Biden’s claim (made to reporter Scott Pelley on Sunday on 60 Minutes) has caused the debate over COVID-19 to explode yet again, even though he’s twice now tried to soften it. It has roiled the already divided public, fueled extensive coverage on television news, and led pundits to take sides.
But to many, a pandemic can’t be declared “over” when the U.S. alone is averaging more than 71,000 new cases and more than 400 deaths a day, and there are 500,000 cases and nearly 2,000 deaths each day around the world.
Biden’s comment has split experts in medicine and public health. Some adamantly disagree that the pandemic is over, pointing out that COVID-19 remains a public health emergency in the United States, the World Health Organization still considers it a global pandemic, and most significantly, the virus is still killing over 400 people a day in the U.S.
Others point out that most of the country is protected by vaccination, infection, or a combination, at least for now. They say the time is right to declare the pandemic’s end and recognize what much of society has already decided. The sentiment is perhaps captured best in a controversial new COVID health slogan in New York: “You Do You.”
In fact, a new poll from media site Axios and its partner, Ipsos, released Sept. 13, found that 46% of Americans say they’ve returned to their pre-pandemic lives – the highest percentage since the pandemic began. Meanwhile 57% say they’re still at least somewhat concerned about the virus.

* [Tasks and exercises]:
1 - In the passage about Biden's pandemic remark, what share of Americans told the Axios and Ipsos poll that they've gone back to their pre-pandemic lives?
2 - Set down part of the passage about Biden's pandemic remark word for word. Begin at the words "Biden’s claim (made" and stop after "around the world.".
3 - Say whether each statement agrees with the passage about Biden's pandemic remark. Answer yes or no, and quote the words from the passage that decide it.
(a) Biden made his claim to reporter Scott Pelley on 60 Minutes.
(b) The World Health Organization no longer considers COVID-19 a global pandemic.
(c) The Axios and Ipsos poll came out on Sept. 20.

* [Stored data]:
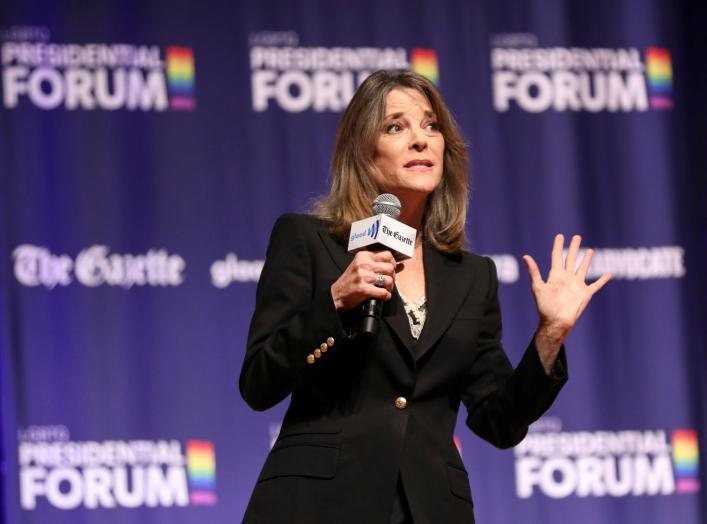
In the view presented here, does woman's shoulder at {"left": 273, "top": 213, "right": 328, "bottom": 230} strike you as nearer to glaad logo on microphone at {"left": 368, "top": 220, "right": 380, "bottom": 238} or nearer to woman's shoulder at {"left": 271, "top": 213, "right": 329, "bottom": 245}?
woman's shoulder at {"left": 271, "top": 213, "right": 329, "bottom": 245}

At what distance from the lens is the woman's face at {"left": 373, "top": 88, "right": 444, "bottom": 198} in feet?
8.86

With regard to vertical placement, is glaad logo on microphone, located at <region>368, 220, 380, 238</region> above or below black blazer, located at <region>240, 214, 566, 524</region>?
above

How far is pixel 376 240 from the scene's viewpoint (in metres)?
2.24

* [Exercise responses]:
1 - 46%

2 -
Biden’s claim (made to reporter Scott Pelley on Sunday on 60 Minutes) has caused the debate over COVID-19 to explode yet again, even though he’s twice now tried to soften it. It has roiled the already divided public, fueled extensive coverage on television news, and led pundits to take sides.
But to many, a pandemic can’t be declared “over” when the U.S. alone is averaging more than 71,000 new cases and more than 400 deaths a day, and there are 500,000 cases and nearly 2,000 deaths each day around the world.

3 -
(a) Yes: "made to reporter Scott Pelley on Sunday on 60 Minutes"
(b) No: "the World Health Organization still considers it a global pandemic"
(c) No: "released Sept. 13"